Er wurde von der Stasi überwacht. Im Zuge ihrer Überwachung fragten die Spitzel der Stasi auch die Nachbarn über Wolfgang Thierse aus. Sie antworteten: "Der ist harmlos". Wissenschaftliche Reisen ins Nichtsozialistische Ausland wurden ihm verwehrt.
Wolfgang Thierse, stieß im Januar 1990 vom Neuen Forum kommend zur SDP. Kurze Zeit war er auch in der Arbeitsgruppe "Recht/Wahlen" von Demokratie Jetzt zu Gange. Der Grund für den Eintritt in eine Partei war für ihn die Wahrnehmung "einer sichtbar werdenden Ohnmacht der Bürgerbewegung". (1)
Er war nach den Wahlen am 18. März 1990 Abgeordneter in der Volkskammer. Er war Mitglied der Verhandlungsdelegation zur Bildung einer Regierungskoalition nach der Volkskammerwahl. "Ich bin in die Regierungsverhandlungen gegangen als entschiedener Gegner der Koalition mit der Allianz", sagte er auf dem Außerordentlichen SPD-Parteitag am 09.06.1990 in Halle. Als er aber gesehen habe, welche eigenen Vorstellungen durchsetzbar waren, habe er seine Meinung geändert.

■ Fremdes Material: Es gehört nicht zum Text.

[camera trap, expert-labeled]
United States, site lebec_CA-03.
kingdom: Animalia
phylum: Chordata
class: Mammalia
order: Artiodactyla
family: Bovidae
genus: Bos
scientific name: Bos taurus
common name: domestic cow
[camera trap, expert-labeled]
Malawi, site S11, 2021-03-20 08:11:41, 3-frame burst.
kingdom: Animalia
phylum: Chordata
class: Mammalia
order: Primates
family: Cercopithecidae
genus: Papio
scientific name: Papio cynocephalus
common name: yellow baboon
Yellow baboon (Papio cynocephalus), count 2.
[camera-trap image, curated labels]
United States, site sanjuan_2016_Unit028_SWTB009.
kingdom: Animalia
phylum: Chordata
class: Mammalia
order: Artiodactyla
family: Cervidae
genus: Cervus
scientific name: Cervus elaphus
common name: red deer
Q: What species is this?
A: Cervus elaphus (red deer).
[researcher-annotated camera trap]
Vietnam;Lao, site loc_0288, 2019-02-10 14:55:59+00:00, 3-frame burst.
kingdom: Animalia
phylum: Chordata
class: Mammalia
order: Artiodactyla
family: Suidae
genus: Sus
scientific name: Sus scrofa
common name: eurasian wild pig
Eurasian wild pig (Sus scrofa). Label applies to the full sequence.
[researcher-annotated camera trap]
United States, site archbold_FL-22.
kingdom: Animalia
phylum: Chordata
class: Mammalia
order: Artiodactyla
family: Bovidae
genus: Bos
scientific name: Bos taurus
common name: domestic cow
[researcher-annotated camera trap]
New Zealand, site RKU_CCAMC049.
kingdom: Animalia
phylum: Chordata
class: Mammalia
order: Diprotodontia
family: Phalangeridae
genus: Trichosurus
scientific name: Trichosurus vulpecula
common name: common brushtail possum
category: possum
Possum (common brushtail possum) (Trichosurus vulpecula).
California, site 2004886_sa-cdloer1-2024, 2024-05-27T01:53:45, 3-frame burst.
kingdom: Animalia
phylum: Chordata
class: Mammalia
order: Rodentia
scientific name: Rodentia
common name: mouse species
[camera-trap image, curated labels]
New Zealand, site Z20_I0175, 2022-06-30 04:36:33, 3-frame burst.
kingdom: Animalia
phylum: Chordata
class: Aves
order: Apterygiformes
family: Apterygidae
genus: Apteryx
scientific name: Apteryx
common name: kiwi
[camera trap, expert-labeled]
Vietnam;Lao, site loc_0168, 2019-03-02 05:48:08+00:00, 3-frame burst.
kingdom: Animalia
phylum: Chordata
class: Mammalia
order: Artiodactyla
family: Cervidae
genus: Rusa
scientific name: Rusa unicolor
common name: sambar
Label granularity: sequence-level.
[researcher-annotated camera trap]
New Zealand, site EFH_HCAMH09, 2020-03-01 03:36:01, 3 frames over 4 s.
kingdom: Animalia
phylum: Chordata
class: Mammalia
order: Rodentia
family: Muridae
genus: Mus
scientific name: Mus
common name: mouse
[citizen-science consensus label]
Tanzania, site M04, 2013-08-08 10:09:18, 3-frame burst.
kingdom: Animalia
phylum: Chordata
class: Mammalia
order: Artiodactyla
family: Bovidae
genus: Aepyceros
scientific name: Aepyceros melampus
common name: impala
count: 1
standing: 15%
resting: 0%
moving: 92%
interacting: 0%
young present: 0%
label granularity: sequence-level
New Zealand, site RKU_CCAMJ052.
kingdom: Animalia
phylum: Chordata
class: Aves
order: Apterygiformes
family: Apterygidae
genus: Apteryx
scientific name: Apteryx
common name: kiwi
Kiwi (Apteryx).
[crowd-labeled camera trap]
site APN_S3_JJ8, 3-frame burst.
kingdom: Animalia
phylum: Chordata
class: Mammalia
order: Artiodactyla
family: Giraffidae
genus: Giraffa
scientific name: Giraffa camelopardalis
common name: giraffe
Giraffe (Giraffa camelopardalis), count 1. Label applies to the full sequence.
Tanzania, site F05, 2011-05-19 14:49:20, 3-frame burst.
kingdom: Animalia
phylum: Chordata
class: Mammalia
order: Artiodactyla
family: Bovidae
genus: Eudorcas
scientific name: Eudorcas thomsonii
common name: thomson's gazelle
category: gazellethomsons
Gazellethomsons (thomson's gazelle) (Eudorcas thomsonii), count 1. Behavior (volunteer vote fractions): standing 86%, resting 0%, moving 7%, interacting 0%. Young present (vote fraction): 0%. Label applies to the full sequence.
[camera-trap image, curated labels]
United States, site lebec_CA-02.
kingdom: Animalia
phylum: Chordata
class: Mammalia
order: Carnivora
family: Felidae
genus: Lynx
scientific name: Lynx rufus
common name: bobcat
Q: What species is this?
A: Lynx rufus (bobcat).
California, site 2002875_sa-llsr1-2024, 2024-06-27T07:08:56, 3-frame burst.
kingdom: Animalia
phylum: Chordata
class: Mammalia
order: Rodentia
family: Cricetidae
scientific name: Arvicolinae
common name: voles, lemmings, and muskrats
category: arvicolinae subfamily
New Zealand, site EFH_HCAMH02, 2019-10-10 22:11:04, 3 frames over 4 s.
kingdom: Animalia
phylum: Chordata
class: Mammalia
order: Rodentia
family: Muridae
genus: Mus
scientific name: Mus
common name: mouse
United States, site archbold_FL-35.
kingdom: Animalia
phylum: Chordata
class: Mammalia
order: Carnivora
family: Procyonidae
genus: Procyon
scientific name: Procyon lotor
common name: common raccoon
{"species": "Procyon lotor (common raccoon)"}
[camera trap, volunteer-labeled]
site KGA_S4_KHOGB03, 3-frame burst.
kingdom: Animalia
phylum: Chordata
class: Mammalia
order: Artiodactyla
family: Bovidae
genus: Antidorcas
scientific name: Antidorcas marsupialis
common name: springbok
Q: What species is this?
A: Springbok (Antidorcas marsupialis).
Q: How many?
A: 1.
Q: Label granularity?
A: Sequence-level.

Bei der Abstimmung am 07.08.1990 in der SPD-Volkskammerfraktion über die Fortsetzung der Koalition stimmte er für deren Beendigung.
Das in angetragene Amt des Kulturminister lehnte er ab. (2)
Auf dem Außerordentlichen SPD-Parteitag am 09.06.1990 in Halle wurde er mit 271 von 414 Stimmen zum Vorsitzender der SPD in der DDR gewählt. Er setzte sich gegen zwei Mitbewerber durch. Auf dem Vereinigungsparteitag der beiden SPDs im September 1990 wurde er Mitglied im Parteivorstand und stellvertretender Parteivorsitzender.
Im habe es gefallen, dass in der Nacht vom 02. zum 03.10.1990 Demonstranten an seiner Wohnung in Berlin-Prenzlauer Berg vorbeizogen und eine "Republik Utopia" ausriefen, sagte er während seiner Rede am 04.10.1990 im Deutschen Bundestag.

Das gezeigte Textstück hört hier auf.